What Are Cairns and Why Shouldn’t You Make One?

Cairns are man-made piles of stones, and you´ll probably notice them when you drive around Iceland. They vary in size and shape, ranging from randomly piled small rocks to very tall and well-put-together structures. They’re usually made from lava rocks.

Why are there cairns all over Iceland?

Cairn in the wilderness with a camper van in the background

Icelandic people traveled on foot or horses between places back in the day. There weren’t any roads, and there were few paths apart from those trodden down from roaming sheep. So, when settlers arrived, they built cairns to help people navigate the harsh landscape. Of course, people didn’t have maps or compasses, and they’d often have to find their way in the thick fog, snow, or rain. So, the cairns were extremely helpful.

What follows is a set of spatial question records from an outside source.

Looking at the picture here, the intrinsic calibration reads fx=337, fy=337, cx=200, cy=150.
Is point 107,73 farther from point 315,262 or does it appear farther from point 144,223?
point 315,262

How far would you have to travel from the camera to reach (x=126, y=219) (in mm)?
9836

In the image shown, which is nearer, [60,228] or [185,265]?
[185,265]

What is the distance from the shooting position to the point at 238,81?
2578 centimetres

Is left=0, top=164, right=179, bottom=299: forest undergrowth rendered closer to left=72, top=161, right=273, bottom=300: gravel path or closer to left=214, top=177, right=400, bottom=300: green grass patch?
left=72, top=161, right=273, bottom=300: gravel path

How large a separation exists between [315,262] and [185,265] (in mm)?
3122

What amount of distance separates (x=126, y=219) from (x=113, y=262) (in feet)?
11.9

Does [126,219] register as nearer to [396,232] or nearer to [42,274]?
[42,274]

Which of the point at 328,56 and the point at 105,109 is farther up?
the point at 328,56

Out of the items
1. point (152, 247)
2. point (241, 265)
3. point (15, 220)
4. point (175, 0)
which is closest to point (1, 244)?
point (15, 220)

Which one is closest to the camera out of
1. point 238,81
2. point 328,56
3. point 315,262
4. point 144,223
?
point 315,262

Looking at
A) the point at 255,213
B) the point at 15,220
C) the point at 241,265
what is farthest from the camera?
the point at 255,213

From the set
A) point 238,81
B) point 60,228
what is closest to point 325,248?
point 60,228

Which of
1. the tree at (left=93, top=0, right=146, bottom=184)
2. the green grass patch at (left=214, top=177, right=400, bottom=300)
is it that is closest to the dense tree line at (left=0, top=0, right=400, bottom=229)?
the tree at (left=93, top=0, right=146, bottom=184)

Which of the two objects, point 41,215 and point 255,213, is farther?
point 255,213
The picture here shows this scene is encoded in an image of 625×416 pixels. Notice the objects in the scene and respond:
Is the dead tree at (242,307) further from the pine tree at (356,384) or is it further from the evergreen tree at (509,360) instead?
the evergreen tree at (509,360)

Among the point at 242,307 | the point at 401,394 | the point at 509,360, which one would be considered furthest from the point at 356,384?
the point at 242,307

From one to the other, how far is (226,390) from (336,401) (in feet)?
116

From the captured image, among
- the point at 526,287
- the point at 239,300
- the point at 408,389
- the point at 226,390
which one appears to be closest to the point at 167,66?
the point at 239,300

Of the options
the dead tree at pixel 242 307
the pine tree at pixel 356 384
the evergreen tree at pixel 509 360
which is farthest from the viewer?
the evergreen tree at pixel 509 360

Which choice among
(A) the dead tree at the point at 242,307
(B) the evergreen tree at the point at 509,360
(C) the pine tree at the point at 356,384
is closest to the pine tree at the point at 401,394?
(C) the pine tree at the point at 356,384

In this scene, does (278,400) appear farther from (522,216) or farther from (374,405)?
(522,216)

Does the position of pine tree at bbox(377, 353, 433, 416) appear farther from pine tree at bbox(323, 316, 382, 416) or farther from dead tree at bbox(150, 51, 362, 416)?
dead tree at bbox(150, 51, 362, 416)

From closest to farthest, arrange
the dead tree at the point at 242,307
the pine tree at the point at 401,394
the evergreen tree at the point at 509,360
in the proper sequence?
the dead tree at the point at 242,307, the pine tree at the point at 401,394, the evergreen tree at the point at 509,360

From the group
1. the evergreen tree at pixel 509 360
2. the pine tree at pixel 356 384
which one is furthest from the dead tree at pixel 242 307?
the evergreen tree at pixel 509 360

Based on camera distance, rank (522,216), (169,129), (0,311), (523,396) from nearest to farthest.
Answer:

When people traveled, they followed the cairns to their destination. Some of the cairns were large enough to provide people, and their horses shelter during storms. So, it’s safe to say they were lifesavers in those times.

You don’t want to mess with it

Not only is it illegal to disturb the large, old cairns, but you’re also not allowed to make new ones. Because even though they are mostly historical artifacts today, they are still used by hikers. If you build new ones, they could confuse the hikers and lead them astray. The Icelandic highlands are formidable, and no one wants to be stranded and lost there.


Beinakerlingar – Bone-cairns

One type of this art is called Beinakerling or a Bone-cairn. They are so named because of the small pieces of paper with stanzas or limericks people left in them. The poems were called “beinakerlingavísur” or the bone cairns stanzas.

Travelers used to leave these stanzas behind for others to enjoy on their travels. The name of these cairns comes from the tradition of leaving the stanzas inside a sheep bone stored inside the cairn.

The stanzas were often pornographic or ambiguous. It was not uncommon for the authors to write about specific people, especially if they knew the person would travel past the cairn in the next few days. Some were written like a woman was describing their desires for the men who were traveling by.

One such poem was written to the bishop of Hólar, and is from the 18th century:

My dear lord from Hólar
You will have plenty to do
In bed with me
As it should be.
I’ve lost both strength and will,
Denied many friends,
I lie awake
Waiting for the bishop.

National park staff tries to protect ancient cairns in Þingvellir

In an interview with Iceland Review, members of Þingvellir’s staff raised concerns about the disturbance of ancient cairns in the national park. According to them, it’s a problem when travelers build on top of ancient cairns or take other pieces from them. These rocks are a part of the park’s landscape and should not be disturbed. However, making new cairns is also strictly prohibited, and the staff regularly spends time knocking down freshly built cairns inside the park. The staff says they realize park visitors mean no harm by building cairns but wish to spread the word that it’s not allowed.

Please don’t take home rocks as souvenirs

We know some of them look very cool, and you’d like to keep some of them as free souvenirs. But please don’t! It’s actually against the law. Icelandic nature is very fragile, and the slightest disturbances can have a significant effect. Just think of it as a small-scale butterfly effect.